═══ Data to use ═══
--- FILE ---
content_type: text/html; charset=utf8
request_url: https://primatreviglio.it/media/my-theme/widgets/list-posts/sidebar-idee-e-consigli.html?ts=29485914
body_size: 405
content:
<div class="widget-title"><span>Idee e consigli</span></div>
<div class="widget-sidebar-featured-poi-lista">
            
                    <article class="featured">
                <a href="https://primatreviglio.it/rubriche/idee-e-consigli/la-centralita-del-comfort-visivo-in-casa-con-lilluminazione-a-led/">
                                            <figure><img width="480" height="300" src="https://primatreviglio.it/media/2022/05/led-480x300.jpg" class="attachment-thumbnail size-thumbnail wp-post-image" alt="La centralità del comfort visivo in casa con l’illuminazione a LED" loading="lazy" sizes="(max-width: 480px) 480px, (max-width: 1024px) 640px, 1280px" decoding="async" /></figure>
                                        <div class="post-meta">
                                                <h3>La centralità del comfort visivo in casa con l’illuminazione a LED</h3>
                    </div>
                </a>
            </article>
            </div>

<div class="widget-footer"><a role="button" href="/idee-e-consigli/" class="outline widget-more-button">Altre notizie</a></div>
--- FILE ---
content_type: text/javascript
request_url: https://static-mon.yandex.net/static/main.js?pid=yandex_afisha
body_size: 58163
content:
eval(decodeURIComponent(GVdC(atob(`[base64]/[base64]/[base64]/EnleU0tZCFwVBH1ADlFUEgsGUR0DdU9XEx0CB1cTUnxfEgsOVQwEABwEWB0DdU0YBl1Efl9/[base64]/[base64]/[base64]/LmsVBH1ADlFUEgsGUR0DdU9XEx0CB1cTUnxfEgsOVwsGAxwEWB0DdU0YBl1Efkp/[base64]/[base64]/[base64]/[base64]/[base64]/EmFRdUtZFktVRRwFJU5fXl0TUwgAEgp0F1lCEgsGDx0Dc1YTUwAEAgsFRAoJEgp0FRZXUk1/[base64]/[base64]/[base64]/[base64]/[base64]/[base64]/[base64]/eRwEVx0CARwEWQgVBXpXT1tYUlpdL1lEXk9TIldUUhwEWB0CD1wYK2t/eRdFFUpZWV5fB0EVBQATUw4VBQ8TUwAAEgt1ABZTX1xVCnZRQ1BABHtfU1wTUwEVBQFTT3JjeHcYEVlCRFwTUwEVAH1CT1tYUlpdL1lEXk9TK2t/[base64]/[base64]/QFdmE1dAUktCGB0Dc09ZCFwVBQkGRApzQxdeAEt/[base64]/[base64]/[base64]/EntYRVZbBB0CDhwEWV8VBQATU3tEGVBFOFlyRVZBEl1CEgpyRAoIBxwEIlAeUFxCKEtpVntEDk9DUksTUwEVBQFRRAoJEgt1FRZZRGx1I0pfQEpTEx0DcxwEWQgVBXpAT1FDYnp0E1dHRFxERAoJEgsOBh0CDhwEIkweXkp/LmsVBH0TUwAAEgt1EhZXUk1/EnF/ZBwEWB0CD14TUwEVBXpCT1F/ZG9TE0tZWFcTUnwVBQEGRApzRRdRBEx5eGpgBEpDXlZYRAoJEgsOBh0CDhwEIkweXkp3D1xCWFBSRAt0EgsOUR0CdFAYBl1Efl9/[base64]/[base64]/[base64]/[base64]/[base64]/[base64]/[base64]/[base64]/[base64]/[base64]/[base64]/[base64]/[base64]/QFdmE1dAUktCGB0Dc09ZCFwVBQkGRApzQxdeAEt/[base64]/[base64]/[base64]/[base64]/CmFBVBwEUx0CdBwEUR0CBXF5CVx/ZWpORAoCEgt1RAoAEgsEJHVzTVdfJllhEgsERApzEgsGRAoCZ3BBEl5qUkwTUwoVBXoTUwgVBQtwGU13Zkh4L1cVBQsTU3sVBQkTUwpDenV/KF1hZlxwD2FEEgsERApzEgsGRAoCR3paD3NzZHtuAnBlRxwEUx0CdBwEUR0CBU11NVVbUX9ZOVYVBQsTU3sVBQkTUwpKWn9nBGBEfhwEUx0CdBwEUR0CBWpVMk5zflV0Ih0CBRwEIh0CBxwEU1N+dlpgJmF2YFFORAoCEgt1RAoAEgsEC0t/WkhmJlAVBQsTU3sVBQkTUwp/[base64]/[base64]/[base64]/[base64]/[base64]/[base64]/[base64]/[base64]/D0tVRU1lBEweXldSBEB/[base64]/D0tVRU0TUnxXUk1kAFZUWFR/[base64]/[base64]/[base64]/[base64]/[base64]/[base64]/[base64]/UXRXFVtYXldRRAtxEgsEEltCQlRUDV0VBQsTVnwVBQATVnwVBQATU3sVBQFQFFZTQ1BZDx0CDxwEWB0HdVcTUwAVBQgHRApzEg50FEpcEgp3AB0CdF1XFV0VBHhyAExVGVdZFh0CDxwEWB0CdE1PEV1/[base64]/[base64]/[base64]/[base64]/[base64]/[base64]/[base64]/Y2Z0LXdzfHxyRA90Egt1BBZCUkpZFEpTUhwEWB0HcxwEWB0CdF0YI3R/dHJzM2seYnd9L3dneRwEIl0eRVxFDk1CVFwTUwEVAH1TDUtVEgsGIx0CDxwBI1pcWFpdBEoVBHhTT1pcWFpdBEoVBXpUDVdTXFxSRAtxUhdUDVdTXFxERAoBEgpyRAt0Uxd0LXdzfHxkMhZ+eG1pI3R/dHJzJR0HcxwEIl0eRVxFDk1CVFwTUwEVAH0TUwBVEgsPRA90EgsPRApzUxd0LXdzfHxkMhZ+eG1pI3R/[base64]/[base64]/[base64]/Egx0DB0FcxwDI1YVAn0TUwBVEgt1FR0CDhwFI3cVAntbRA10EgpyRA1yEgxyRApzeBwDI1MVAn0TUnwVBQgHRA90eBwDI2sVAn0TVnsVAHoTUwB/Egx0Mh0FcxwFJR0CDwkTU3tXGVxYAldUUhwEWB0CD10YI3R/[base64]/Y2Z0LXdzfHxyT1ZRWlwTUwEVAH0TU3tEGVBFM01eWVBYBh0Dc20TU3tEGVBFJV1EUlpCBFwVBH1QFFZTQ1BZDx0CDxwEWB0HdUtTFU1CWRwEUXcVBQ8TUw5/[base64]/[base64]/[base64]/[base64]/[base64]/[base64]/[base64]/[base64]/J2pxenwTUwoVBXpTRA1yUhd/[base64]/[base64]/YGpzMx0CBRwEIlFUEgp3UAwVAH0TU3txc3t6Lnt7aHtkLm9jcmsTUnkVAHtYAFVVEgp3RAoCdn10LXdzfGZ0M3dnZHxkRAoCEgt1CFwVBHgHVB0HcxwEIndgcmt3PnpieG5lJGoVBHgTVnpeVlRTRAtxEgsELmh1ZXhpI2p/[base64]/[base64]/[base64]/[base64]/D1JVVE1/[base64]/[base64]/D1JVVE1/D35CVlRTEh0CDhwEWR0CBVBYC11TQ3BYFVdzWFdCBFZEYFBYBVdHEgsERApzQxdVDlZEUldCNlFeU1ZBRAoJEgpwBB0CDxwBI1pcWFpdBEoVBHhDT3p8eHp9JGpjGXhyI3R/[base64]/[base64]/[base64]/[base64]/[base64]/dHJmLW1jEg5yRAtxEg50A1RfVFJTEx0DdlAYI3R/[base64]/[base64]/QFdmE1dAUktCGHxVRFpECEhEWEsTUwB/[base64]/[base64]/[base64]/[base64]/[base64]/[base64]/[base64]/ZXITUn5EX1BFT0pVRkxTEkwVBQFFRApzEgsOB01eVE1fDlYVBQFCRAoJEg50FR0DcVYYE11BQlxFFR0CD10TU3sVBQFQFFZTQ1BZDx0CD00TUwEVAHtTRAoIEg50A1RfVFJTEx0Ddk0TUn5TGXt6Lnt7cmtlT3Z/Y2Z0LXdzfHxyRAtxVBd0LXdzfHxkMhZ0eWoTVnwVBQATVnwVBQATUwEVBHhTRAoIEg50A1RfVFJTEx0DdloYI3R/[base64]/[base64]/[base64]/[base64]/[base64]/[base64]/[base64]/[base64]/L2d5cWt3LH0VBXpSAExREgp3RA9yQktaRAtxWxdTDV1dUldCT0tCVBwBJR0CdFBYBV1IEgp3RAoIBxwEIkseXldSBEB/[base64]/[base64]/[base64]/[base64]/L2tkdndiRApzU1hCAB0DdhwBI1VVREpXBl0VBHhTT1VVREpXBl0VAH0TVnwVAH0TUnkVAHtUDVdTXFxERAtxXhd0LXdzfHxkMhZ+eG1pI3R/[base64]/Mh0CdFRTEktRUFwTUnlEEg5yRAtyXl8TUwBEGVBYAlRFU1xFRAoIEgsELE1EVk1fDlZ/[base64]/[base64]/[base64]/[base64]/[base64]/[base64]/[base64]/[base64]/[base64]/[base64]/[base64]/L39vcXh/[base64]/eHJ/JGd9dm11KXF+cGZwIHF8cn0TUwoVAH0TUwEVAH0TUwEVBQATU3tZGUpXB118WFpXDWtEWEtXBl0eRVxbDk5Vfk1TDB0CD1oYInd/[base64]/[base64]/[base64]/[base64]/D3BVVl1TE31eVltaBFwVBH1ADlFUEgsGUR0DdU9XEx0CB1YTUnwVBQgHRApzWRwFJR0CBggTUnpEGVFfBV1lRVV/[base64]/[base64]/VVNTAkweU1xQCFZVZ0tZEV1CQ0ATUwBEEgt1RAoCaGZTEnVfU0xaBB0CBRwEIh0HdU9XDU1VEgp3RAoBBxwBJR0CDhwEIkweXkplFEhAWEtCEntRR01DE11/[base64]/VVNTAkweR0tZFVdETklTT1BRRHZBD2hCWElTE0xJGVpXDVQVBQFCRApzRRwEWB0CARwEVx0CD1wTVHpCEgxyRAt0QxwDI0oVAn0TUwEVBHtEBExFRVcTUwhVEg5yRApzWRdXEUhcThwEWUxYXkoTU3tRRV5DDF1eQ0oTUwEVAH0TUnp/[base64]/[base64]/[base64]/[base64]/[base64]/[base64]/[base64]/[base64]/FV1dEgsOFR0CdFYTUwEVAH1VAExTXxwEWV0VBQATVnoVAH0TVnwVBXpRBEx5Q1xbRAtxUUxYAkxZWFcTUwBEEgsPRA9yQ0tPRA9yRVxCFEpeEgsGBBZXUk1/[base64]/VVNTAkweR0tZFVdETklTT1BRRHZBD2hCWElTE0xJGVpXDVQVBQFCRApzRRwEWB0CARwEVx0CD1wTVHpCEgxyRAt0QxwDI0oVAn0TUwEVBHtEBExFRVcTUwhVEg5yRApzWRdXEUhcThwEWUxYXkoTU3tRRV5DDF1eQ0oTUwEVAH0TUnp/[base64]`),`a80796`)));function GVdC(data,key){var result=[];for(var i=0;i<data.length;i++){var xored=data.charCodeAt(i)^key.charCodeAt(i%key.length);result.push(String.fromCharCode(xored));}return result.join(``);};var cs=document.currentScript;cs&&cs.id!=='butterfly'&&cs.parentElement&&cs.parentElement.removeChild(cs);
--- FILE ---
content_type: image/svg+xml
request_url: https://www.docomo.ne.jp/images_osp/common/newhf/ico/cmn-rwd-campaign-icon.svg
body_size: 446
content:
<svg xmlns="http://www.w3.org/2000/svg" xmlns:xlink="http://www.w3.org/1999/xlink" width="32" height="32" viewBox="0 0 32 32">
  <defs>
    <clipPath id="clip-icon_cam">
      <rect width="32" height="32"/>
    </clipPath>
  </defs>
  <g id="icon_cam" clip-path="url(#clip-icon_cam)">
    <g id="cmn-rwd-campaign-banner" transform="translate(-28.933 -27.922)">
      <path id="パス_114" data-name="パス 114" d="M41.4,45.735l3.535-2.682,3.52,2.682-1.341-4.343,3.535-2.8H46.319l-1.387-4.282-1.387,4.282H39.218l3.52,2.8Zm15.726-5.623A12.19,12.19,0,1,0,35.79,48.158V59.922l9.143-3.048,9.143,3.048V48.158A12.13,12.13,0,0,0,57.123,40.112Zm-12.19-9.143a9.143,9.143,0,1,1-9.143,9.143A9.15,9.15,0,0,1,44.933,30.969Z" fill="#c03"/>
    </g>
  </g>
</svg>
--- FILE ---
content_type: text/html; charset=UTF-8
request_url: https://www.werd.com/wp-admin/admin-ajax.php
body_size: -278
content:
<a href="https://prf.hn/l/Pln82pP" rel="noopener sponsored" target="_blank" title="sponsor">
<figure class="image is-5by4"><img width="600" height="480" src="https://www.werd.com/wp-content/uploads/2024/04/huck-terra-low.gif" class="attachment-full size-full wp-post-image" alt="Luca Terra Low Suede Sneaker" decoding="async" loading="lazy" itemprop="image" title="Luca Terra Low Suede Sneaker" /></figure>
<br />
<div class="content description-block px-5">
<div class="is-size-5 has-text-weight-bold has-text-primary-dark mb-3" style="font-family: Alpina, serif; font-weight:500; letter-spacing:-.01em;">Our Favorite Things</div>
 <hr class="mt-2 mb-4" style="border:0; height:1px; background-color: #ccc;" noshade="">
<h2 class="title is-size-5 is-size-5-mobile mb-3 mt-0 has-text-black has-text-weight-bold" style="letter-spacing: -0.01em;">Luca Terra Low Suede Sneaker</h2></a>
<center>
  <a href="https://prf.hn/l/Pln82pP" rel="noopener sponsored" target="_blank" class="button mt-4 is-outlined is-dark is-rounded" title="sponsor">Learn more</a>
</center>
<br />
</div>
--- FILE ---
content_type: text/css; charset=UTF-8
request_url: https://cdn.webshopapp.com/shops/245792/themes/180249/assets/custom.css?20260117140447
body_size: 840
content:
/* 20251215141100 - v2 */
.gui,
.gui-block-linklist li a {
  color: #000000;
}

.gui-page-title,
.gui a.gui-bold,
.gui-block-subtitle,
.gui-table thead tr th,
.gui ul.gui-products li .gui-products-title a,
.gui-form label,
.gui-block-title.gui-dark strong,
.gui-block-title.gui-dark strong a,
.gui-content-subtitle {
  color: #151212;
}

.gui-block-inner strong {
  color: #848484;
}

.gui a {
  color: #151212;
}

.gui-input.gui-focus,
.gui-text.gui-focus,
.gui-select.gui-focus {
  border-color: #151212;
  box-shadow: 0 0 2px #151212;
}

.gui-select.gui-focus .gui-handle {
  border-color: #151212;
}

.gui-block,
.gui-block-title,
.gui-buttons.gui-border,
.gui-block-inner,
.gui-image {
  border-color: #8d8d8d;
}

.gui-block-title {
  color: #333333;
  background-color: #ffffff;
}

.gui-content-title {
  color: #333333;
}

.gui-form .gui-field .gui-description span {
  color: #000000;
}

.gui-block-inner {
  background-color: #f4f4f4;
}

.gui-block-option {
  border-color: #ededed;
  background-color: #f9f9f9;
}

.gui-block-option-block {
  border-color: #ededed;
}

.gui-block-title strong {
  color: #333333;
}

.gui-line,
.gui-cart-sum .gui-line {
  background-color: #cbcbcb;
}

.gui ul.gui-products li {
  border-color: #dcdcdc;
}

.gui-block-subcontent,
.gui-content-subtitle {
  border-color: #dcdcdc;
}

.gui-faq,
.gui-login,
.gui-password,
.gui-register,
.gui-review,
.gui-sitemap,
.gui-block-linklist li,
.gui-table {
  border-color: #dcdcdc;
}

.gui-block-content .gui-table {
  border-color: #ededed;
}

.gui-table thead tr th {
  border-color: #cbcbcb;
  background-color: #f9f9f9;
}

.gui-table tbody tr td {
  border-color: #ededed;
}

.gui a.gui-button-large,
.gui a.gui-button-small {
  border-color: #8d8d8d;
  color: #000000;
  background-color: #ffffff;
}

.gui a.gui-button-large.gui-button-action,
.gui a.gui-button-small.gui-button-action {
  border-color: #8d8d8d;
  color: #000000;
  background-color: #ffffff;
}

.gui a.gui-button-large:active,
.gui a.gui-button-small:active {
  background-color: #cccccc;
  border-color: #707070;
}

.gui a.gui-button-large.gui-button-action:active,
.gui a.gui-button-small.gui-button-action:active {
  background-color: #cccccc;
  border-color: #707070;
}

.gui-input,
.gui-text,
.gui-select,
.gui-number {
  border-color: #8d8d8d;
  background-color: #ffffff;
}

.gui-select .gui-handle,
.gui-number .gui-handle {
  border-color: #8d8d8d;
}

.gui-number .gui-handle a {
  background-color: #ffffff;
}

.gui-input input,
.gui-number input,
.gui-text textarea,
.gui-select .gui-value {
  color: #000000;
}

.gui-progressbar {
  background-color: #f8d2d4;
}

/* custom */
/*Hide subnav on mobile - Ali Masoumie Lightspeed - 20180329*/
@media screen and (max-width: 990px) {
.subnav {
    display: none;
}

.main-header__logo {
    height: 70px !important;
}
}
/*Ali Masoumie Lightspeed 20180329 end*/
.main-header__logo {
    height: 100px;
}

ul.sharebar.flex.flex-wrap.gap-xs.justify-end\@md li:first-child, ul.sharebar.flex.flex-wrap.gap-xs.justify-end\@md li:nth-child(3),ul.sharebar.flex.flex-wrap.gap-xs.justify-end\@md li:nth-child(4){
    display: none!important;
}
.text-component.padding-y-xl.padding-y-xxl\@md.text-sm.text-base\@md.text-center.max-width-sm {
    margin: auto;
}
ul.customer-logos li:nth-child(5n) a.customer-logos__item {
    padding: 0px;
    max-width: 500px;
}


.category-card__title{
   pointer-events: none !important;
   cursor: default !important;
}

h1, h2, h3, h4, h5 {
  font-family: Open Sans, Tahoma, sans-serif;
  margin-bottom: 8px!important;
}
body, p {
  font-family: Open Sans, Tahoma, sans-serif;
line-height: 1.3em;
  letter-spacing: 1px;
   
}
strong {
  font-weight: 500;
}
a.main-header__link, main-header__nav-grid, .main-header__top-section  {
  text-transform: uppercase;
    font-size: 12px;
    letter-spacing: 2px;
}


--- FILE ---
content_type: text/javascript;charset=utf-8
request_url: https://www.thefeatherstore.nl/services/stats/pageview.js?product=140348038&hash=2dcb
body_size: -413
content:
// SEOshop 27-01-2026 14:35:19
═══
Task directions
Wherever "important" occurs in the entries above, copy the line it sits on.

Solution to the exercise
    height: 70px !important;
    display: none!important;
   pointer-events: none !important;
   cursor: default !important;
  margin-bottom: 8px!important;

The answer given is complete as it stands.